**Task statement**. Put the lines of the material between the line containing "How far do man's" and the line containing "2.00 meters", inclusive, into a numbered list, leaving out blank lines.

(Records taken from a collection)
- - -

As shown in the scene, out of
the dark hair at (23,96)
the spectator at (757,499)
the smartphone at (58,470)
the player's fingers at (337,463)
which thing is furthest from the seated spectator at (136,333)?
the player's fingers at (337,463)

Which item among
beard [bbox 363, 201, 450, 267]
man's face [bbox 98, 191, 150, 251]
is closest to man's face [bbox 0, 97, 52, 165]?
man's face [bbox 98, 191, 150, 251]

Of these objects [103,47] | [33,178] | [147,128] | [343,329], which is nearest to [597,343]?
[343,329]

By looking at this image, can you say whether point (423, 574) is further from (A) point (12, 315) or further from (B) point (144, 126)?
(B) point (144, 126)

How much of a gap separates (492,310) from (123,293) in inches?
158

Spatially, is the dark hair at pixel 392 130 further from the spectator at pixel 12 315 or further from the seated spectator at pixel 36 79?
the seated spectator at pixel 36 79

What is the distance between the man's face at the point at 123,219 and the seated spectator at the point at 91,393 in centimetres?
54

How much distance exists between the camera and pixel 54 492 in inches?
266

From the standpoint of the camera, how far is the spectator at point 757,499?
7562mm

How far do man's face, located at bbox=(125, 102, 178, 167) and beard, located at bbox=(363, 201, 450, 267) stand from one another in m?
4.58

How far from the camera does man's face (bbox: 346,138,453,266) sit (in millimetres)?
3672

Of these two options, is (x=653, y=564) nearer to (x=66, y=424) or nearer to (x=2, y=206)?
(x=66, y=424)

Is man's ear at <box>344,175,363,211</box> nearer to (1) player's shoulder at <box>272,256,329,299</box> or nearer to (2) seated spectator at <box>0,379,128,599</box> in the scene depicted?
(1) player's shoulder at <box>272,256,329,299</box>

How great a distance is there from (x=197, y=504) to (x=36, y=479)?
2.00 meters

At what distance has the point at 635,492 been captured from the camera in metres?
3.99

- - -

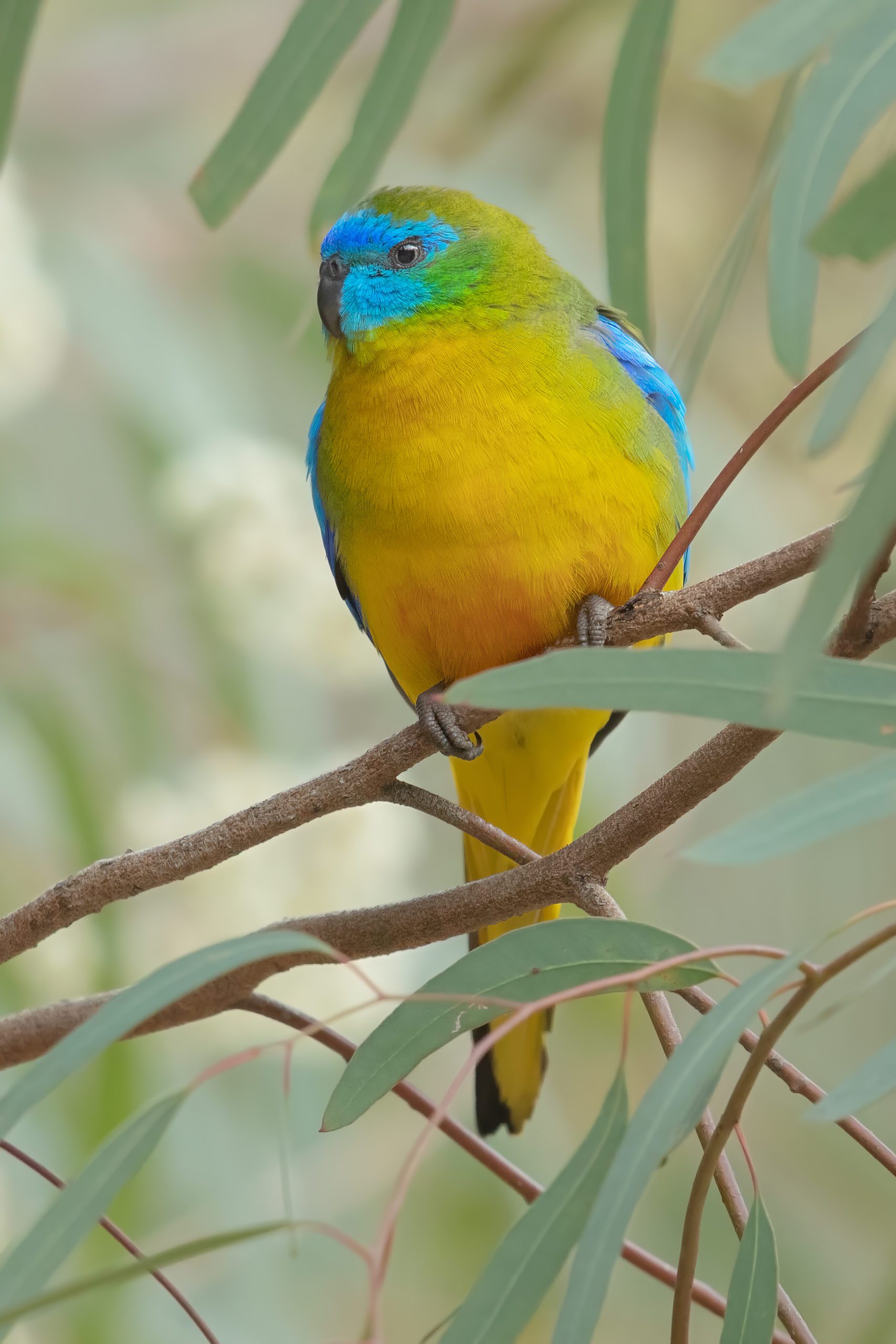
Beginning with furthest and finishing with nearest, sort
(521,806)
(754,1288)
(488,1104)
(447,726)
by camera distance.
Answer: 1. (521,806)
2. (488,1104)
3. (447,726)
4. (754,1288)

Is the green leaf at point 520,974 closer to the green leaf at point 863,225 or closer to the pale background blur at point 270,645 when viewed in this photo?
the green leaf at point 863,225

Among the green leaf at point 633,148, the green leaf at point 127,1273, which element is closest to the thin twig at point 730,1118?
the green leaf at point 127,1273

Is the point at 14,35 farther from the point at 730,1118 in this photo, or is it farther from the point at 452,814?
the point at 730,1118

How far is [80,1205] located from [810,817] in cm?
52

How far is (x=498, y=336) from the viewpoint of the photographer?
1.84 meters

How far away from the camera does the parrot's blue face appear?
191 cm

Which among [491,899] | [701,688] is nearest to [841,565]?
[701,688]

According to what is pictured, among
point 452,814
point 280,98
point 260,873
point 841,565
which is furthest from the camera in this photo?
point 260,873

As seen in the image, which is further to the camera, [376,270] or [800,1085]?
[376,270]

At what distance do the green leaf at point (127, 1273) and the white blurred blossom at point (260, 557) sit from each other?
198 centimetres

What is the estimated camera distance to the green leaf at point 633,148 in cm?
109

- - -

**Result for this task**.
1. How far do man's face, located at bbox=(125, 102, 178, 167) and beard, located at bbox=(363, 201, 450, 267) stand from one another in m?
2. 4.58
3. How far from the camera does man's face (bbox: 346,138,453,266) sit (in millimetres)?
4. 3672
5. Of these two options, is (x=653, y=564) nearer to (x=66, y=424) or nearer to (x=2, y=206)?
6. (x=66, y=424)
7. Is man's ear at <box>344,175,363,211</box> nearer to (1) player's shoulder at <box>272,256,329,299</box> or nearer to (2) seated spectator at <box>0,379,128,599</box> in the scene depicted?
8. (1) player's shoulder at <box>272,256,329,299</box>
9. How great a distance is there from (x=197, y=504) to (x=36, y=479)?
10. 2.00 meters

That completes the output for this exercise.